Diego, come molti grandi sportivi, era molto scaramantico. Durante la sua carriera da giocatore i suoi riti portafortuna non erano molto evidenti e in pochi se ne accorgevano. Diventato allenatore i riti aumentarono. Molto evidenti furono quelli dei mondiali del 2010. Prima di ogni partita infatti controllava sempre il campo, salutava la tifoseria e leggeva un vecchio giornale del 1986 che raffigurava l’Argentina campionessa del mondo. Inoltre per tutta la durata della partita stringeva tra le mani un “amuleto” portafortuna: il suo rosario. 

7 PALLONE D’ORO

Maradona ricevette solo il Pallone d’oro alla carriera nel 1995. Non potè mai sperare di vincerne uno durante gli anni in cui giocava perché a quel tempo i giocatori non europei erano esclusi dalla selezione.  

8 LA IGLESIA MARADONIANA 

La Iglesia Maradoniana (la chiesa di Maradona) è una religione creata nel 1998 dai tifosi di Maradona che lo considerano il dio del calcio. Secondo questa religione, il calendario si calcola partendo dalla nascita del giocatore e ad oggi conta più di 820.000 seguaci iscritti in 600 paesi diversi.

9  BENEFICENZA

Le opere di beneficenza di Diego sono impossibili da elencare. Una delle più famose è senza dubbio la partita di Acerra dove Maradona e i suoi compagni hanno giocato per raccogliere i soldi necessari alle cure di un piccolo tifoso. Un episodio più recente risale a qualche mese fa: ha venduto la sua maglia del mondiale 1986 all’asta per distribuire cibo e dispositivi di protezioni anti-covid agli abitanti più poveri di Buenos Aires.

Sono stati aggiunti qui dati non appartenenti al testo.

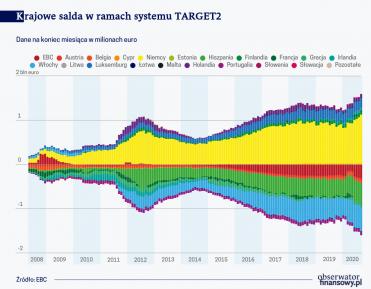 System TARGET2 to nie tylko same rozliczenia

10 2020…Diego Armando Maradona ci ha lasciato. Non sarà di certo dimenticato, ma sarà anzi ricordato come uno dei migliori giocatori di calcio mai esistiti. Una delle reazioni più toccanti è stata quella di Pelé, avversario e amico di Diego, che in un tweet ha scritto: “È triste perdere amici in questo modo. Sicuramente un giorno giocheremo a calcio insieme in cielo.”